It seemed like the Conservatives were in a big rush to get current Canadian ambassador to China – and formerly Richard Colvin’s boss – David Mulroney back to testify to try and refute Colvin’s claims that his reports on torture in Afghanistan were ignored or even discouraged – with Colvin mentioning Mulroney’s name as one of those who had done the ignoring/discouraging. They were in such a rush that they got him a plane ticket to appear before he was even formally invited by the Afghanistan committee.

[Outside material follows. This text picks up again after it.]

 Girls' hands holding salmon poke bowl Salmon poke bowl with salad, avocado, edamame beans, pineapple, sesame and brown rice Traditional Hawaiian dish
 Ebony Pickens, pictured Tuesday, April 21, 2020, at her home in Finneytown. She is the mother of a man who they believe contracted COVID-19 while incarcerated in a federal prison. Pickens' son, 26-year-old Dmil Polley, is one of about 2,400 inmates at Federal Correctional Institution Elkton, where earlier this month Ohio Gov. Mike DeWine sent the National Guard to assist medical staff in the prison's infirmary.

The opposition parties aren’t going to allow that until the Harper government turns over relevant government documents on the Afghan torture file that involved Colvin and Mulroney so they can properly question him, but if you’ve got in the back of your mind that we’ve seen this type of stunt from the Conservatives before, Kady O’Malley reminds us all, that yes, we’ve seen this play before:

When I first found out that David Mulroney — seemingly not satisfied with simply letting the Afghanistan committee know that he’s ready and willing to “set the record straight” in response to the “very serious allegations” emanating from last week’s testimony by Richard Colvin — had, as it turns out, gone ahead and booked a seat on an Ottawa-bound plane, and was already in transit back to Canada, with every intention of doing so later this week, despite the fact that the members had yet to add him to an already ambitious calendar, it invoked the oddest sense of deja vu. Why? Because this is pretty much exactly the same strategy that we’ve seen this government employ in the past in the past when confronted by an overly inquisitive committee threatening to become seriously politically troublesome, during the all but forgotten Ethics investigation into the Conservative Party’s alleged in-and-out electoral financing scheme.

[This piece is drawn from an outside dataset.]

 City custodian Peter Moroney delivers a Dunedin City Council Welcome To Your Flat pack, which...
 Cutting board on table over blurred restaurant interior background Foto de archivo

Throughout that week of special mid-recess hearings in August 2008, a series of party-connected witnesses alternately failed to appear, citing improper service, or, in a few memorable instances, deliberately did so on days when they weren’t actually listed on the schedule, whereupon they would demand to be allowed to testify immediately. When gently but firmly rebuffed by the chair, they would storm out of the room to the waiting media throng, insisting all the way that they were being silenced by the tyrannical opposition majority. In fact, I was sitting not more than a few inches away from the party’s then-political director, Doug Finley — now, of course, a senator — when he showed up, bright and more than a little early, three days before he was scheduled to appear. Squeezing himself in at the table alongside the scheduled witnesses, he informed the chair he was ready to take questions; after he was, entirely predictably, rebuffed, he very nearly had to be removed by Hill security when he refused to vacate the seat. When his name came up on the witness list later that week, however, he was nowhere in sight.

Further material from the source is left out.